A nearly perfect organization would have an overall mission statement, goals and objectives, and functions (or departments) that understood them clearly. In pursuing its own plans and programs, each function then would have individual performance plans with quantified and measurable objectives for each member. It would have annually signed business practices and ethics agreements. It would have responsive systems to support it, and tests for adherence to controls and auditability requirements.                                                                              

Such an organization might then be positioned to examine itself for opportunities for improvement, increased productivity, more efficient processes, methods, and procedures. In a word, more responsiveness and adherence to those critical words and intentions first outlined in its mission statement.

Here in Wilton the organization we are concerned with is the one that includes town government and operations and the district-wide education effort. There are encouraging signs that this important (combined) enterprise has become increasingly attuned to its several missions, its operational awareness, and its fiscal responsibility to its funding principals — the town taxpayers.
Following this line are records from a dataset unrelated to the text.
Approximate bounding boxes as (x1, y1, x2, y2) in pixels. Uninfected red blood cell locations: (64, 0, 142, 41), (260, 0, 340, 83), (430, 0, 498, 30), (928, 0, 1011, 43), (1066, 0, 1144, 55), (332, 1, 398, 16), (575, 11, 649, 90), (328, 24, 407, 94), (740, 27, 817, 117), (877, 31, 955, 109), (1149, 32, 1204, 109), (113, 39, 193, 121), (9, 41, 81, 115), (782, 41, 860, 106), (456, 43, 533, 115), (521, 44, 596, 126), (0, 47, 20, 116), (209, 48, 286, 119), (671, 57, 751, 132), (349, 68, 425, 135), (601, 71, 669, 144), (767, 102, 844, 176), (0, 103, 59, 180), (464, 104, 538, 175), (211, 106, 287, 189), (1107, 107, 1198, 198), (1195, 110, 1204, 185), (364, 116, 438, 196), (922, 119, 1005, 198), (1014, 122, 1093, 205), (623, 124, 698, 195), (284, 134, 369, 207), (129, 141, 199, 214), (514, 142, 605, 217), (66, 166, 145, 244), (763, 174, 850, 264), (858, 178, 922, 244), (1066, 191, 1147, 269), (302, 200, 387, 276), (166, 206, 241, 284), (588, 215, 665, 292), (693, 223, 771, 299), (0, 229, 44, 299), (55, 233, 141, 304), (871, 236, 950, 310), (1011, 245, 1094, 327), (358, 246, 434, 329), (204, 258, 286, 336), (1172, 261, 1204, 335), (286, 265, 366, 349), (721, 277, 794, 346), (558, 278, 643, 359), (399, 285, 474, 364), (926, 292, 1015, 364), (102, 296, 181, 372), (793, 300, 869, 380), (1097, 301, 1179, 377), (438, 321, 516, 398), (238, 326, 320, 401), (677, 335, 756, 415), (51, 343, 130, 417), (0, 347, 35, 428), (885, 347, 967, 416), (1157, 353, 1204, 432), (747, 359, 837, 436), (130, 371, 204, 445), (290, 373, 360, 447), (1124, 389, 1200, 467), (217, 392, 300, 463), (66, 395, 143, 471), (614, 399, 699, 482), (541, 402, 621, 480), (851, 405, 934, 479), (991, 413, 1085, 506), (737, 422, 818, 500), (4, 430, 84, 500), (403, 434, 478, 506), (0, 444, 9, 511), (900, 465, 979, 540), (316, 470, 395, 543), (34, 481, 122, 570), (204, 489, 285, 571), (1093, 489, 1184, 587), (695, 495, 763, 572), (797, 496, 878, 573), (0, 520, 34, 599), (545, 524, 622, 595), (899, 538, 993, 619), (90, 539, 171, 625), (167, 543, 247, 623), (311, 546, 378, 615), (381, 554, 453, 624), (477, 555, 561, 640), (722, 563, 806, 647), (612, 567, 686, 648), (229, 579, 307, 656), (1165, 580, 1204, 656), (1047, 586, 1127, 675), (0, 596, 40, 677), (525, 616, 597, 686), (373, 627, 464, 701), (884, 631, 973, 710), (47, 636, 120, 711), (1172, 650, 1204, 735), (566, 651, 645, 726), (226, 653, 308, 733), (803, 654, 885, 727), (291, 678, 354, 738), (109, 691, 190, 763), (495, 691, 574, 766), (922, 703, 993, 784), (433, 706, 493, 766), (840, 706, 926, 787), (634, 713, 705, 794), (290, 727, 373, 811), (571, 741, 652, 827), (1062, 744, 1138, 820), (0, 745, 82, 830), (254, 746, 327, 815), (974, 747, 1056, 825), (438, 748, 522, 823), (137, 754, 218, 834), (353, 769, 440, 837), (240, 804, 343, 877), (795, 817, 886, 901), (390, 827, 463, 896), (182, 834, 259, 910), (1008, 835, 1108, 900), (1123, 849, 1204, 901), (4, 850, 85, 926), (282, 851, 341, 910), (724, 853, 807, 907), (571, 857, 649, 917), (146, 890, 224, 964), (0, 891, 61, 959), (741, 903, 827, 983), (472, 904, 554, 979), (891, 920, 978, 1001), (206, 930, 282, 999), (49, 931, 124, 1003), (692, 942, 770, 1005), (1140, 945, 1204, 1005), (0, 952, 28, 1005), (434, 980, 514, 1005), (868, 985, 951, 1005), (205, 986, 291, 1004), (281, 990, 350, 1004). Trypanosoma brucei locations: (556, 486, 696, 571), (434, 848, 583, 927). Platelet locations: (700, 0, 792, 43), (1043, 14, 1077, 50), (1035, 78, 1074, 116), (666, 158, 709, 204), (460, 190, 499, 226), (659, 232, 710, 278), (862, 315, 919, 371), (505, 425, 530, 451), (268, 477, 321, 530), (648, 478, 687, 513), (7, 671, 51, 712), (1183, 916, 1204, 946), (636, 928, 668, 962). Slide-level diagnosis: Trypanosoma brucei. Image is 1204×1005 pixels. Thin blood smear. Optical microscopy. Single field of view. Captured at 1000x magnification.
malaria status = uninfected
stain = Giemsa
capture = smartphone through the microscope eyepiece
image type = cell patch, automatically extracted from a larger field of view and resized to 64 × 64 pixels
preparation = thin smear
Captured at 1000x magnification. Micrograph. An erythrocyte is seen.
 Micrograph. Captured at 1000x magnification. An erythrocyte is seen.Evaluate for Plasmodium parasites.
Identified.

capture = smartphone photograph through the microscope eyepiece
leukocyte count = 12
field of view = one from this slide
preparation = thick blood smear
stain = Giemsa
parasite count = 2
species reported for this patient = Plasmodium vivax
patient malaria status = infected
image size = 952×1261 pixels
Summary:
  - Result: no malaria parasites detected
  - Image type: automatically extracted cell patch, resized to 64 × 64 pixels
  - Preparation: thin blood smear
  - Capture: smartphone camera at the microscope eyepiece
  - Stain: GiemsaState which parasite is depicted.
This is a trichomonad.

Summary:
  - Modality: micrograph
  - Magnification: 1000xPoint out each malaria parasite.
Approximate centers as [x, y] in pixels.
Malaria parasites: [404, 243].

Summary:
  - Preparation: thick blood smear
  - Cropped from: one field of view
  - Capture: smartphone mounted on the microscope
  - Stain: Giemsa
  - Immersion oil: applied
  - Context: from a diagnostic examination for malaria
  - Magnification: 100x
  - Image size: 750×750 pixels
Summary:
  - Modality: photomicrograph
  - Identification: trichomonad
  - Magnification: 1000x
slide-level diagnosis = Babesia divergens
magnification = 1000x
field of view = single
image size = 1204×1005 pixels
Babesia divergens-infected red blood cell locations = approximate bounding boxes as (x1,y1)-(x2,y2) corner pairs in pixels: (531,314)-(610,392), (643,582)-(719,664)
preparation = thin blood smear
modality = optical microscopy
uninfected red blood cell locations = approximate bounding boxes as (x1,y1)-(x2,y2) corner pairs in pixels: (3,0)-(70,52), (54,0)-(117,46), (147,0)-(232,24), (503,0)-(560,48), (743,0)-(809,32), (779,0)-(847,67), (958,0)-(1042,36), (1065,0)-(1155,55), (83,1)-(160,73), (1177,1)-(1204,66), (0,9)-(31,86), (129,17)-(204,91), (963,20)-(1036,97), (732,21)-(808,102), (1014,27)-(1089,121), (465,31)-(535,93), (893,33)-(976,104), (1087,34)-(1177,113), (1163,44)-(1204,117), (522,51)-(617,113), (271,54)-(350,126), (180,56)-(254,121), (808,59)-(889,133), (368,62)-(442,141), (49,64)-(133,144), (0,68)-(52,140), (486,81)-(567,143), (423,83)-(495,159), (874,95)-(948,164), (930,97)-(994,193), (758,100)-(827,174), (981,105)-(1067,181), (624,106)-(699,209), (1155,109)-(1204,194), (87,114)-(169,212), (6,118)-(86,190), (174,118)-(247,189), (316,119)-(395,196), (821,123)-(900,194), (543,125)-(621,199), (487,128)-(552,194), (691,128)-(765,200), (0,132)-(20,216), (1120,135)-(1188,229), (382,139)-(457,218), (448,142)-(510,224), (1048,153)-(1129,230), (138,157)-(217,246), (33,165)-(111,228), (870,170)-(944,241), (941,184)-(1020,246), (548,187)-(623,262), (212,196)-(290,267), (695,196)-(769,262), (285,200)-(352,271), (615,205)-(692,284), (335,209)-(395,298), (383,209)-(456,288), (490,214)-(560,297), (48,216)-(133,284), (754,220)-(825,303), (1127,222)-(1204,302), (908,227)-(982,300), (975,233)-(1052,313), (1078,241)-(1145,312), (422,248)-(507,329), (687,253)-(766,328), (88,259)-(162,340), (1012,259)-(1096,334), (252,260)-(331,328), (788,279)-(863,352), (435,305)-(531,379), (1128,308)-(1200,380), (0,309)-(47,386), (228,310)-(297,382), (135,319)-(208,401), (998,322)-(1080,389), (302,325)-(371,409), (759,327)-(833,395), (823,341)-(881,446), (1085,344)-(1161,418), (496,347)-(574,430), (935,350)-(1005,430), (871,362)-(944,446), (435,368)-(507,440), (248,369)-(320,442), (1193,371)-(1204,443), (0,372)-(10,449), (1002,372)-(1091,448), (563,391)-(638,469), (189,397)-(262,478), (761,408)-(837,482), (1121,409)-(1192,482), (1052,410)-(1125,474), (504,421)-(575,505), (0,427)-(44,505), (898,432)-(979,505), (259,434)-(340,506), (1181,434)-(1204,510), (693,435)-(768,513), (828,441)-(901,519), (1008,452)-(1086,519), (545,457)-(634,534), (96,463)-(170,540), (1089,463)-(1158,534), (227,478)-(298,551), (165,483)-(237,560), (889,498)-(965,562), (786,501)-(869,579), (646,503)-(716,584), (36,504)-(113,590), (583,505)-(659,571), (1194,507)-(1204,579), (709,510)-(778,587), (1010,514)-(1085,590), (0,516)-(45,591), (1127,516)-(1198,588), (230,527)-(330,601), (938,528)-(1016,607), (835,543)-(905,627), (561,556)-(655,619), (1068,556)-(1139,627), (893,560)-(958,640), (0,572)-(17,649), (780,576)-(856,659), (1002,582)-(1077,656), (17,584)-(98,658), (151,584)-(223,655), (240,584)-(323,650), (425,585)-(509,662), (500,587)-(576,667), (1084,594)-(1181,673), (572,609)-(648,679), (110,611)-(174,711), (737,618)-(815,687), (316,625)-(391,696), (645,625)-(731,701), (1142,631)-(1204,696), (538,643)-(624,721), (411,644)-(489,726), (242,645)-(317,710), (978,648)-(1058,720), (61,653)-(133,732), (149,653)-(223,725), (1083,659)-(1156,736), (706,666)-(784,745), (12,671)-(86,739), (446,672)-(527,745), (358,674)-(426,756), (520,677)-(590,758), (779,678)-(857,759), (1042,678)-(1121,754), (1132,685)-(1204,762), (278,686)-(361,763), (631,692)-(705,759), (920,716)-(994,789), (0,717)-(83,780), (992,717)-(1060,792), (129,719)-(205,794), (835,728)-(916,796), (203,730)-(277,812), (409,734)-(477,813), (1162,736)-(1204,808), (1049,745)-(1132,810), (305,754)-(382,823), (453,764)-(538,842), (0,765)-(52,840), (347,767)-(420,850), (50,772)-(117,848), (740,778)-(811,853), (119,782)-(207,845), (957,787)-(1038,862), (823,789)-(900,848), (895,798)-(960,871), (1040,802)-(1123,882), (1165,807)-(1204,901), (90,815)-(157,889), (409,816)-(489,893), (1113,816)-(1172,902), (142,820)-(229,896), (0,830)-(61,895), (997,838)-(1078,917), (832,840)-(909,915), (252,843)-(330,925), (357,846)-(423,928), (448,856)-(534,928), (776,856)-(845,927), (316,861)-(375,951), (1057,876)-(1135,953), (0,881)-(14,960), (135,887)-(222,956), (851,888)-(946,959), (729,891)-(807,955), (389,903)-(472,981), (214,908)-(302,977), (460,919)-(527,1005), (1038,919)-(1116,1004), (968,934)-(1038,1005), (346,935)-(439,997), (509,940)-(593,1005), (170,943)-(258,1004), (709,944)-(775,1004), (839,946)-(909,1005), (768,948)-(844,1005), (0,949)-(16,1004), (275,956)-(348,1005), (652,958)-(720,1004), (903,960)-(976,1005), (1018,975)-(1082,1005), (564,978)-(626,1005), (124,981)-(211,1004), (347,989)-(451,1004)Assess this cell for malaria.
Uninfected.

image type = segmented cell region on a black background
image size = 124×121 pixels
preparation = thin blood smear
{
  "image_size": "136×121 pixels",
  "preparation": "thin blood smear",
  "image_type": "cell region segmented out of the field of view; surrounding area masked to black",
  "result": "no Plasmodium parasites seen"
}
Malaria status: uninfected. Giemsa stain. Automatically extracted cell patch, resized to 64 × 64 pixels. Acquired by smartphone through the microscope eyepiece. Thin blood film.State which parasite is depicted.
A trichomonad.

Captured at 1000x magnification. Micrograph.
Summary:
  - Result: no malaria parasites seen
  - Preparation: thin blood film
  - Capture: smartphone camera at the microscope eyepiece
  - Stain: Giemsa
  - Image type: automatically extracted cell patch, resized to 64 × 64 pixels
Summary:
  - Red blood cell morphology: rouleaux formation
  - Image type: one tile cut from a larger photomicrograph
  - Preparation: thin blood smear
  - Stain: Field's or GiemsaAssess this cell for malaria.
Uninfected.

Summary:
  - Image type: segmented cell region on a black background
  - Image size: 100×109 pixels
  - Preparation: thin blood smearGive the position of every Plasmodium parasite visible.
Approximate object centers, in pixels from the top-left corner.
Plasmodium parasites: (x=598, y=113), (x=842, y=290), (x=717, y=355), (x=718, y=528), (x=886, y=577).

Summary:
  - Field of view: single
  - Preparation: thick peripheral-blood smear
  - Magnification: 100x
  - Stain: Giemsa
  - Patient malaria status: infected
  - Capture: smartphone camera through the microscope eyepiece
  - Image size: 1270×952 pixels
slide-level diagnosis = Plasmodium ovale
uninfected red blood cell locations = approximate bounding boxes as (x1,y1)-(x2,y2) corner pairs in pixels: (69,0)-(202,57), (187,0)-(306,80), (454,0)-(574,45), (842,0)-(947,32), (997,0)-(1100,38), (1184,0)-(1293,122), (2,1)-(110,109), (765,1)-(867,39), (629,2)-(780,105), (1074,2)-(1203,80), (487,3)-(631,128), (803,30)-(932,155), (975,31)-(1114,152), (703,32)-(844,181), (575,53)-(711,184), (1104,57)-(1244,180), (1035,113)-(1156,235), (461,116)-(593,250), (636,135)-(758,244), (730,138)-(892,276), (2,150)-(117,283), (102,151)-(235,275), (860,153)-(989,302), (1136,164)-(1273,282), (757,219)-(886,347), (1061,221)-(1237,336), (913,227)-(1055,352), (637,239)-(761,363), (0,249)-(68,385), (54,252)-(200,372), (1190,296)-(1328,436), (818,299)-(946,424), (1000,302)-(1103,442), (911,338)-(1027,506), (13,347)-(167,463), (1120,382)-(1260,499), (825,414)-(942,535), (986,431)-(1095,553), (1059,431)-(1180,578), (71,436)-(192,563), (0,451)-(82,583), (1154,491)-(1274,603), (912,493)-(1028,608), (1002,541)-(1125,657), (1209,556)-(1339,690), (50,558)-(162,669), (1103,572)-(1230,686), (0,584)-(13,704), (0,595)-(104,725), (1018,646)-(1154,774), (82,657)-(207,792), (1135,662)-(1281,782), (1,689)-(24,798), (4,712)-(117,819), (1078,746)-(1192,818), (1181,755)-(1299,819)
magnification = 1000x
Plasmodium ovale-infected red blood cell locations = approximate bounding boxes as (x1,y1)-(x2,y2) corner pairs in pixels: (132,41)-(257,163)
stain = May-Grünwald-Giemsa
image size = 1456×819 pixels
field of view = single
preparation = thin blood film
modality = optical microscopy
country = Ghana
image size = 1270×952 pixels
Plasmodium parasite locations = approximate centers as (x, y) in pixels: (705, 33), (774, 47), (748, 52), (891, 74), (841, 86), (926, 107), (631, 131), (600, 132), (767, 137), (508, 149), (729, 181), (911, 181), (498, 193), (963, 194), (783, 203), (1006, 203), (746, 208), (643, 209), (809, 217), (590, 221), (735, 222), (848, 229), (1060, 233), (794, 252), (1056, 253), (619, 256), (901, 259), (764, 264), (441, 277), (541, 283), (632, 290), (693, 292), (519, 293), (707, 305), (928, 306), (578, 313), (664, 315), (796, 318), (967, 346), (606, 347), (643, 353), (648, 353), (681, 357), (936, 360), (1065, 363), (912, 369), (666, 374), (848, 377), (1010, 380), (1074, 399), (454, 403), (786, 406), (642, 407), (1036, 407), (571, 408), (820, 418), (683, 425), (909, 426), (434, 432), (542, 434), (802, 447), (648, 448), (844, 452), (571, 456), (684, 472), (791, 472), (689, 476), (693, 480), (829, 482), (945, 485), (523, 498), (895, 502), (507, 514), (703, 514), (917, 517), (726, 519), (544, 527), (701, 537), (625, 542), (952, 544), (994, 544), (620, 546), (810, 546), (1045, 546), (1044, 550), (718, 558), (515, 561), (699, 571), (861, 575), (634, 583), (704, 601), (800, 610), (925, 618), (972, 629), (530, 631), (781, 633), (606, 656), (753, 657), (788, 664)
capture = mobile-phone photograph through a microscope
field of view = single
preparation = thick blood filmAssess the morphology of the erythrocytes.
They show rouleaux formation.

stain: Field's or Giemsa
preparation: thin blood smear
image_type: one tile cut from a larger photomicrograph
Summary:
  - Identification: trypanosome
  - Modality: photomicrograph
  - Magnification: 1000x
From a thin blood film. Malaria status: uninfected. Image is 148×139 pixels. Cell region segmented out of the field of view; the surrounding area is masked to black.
In an effort to reduce the payroll and consolidate resources in overall facilities and financial management, there is now a single individual in charge for town and schools. This is a significant first step in providing one set of eyes and controls on what were previously two separate and distinct functional areas. Now they are one. The dual function implementation holds the promise for more consolidation and more focus on improvement. It represents one of several organizational change templates available to Wilton on the path to managed change. It is, indeed, a stepping-stone, for all.

Let’s consider other possibilities from the classic organization playbook. Together they represent the systematic search for effectiveness in operations. In order of importance, they will be briefly outlined below.  Think of the list as elements of a search pattern to evaluate where savings and efficiencies can be obtained. Or as a decision table which we enter at the top.  

1) Essentiality. Is this function/process/activity directly and critically associated with the overall organization’s mission? If not, eliminate it in its entirety.

2) Consolidation. Is there a like function within the organization with which it can be combined? If not proceed down the table.

3) Simplification. Can it be reduced to require fewer resources or streamlined to refocus on basics and fundamentals? If not, proceed with the examination.

4) Integration. Can it be delegated or deployed somewhere else in the organization where it can then be assumed as a collateral duty and assimilated at a lower priority and with no additional resource?  If not, continue the search.

5) Automation. Only here, after the preceding steps have been considered, should the function be a candidate for additional machine-aided assistance or information-technology support. Those applications should comprise the very last resort in the improvement hunt.

In Wilton’s case, the consolidation examples already taken and mentioned above, suggest there is promise for this kind of approach. One hopes that this entire exercise, employing all these stepping-stones on a much broader panorama of activities, will be considered jointly by the first selectman’s office and by the chairman of the Board of Education.